- **Your goal**
Copy the data exactly, pictures aside.

- **Source data**

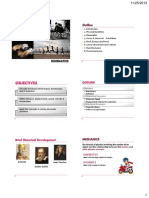 3 KINEMATICS.pdf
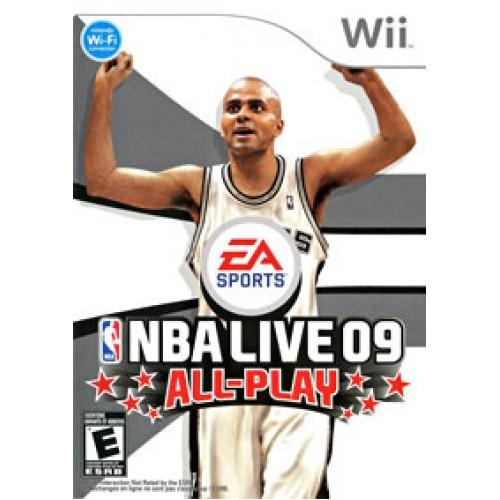 NBA live 09 Wii ea4090027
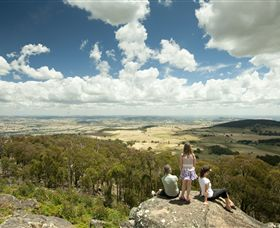 Mt Wombat lookout - Accommodation Gold Coast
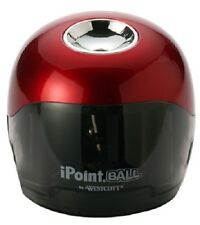 Acme United, Westcott, IPoint Ball, Battery Powered Pencil Sharpener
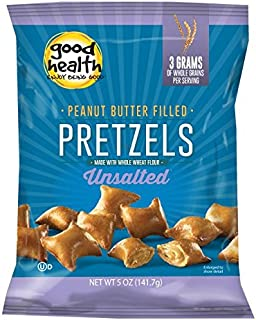 product image for Good Health Peanut Butter Pretzels, Unsalted, 5 Ounce Bags (Pack of 12)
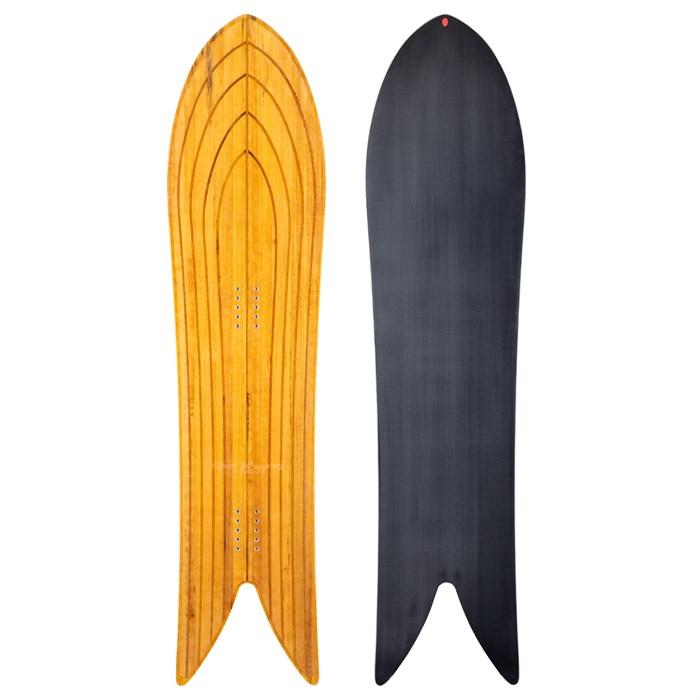 Gentemstick - Rocket Fish Outline Core Snowboard 2020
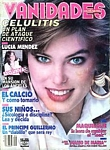 peru VANIDADES 30. Sep. 1986 cover by Patrick Demarchelier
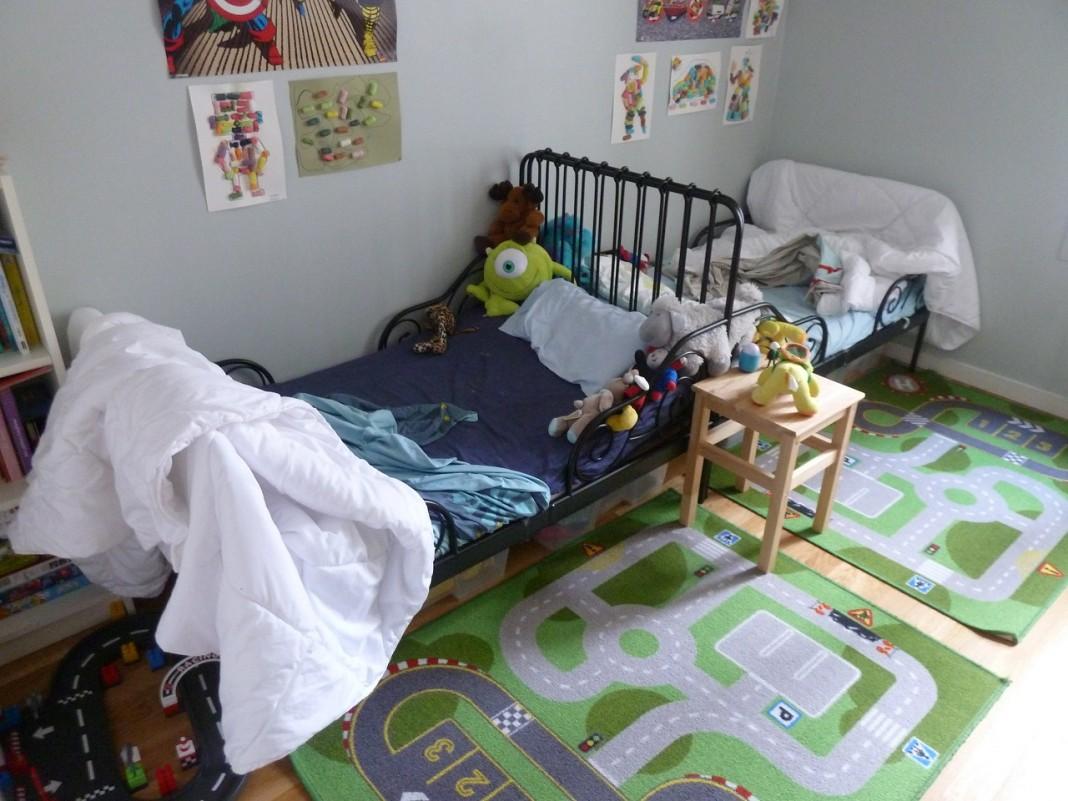 La chambre des jumeaux : ensembles ou séparés ?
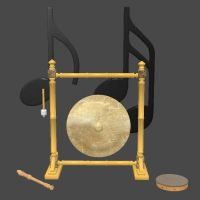 KDC's Music Instruments 2 (Pack) by KoDraCan
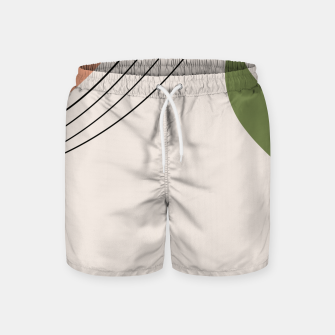 Tropical Minimal Abstract #1 #wall #decor #art Badeshorts miniature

- **Solution to this exercise**
 3 KINEMATICS.pdf
 NBA live 09 Wii ea4090027
 Mt Wombat lookout - Accommodation Gold Coast
 Acme United, Westcott, IPoint Ball, Battery Powered Pencil Sharpener
 product image for Good Health Peanut Butter Pretzels, Unsalted, 5 Ounce Bags (Pack of 12)
 Gentemstick - Rocket Fish Outline Core Snowboard 2020
 peru VANIDADES 30. Sep. 1986 cover by Patrick Demarchelier
 La chambre des jumeaux : ensembles ou séparés ?
 KDC's Music Instruments 2 (Pack) by KoDraCan
 Tropical Minimal Abstract #1 #wall #decor #art Badeshorts miniature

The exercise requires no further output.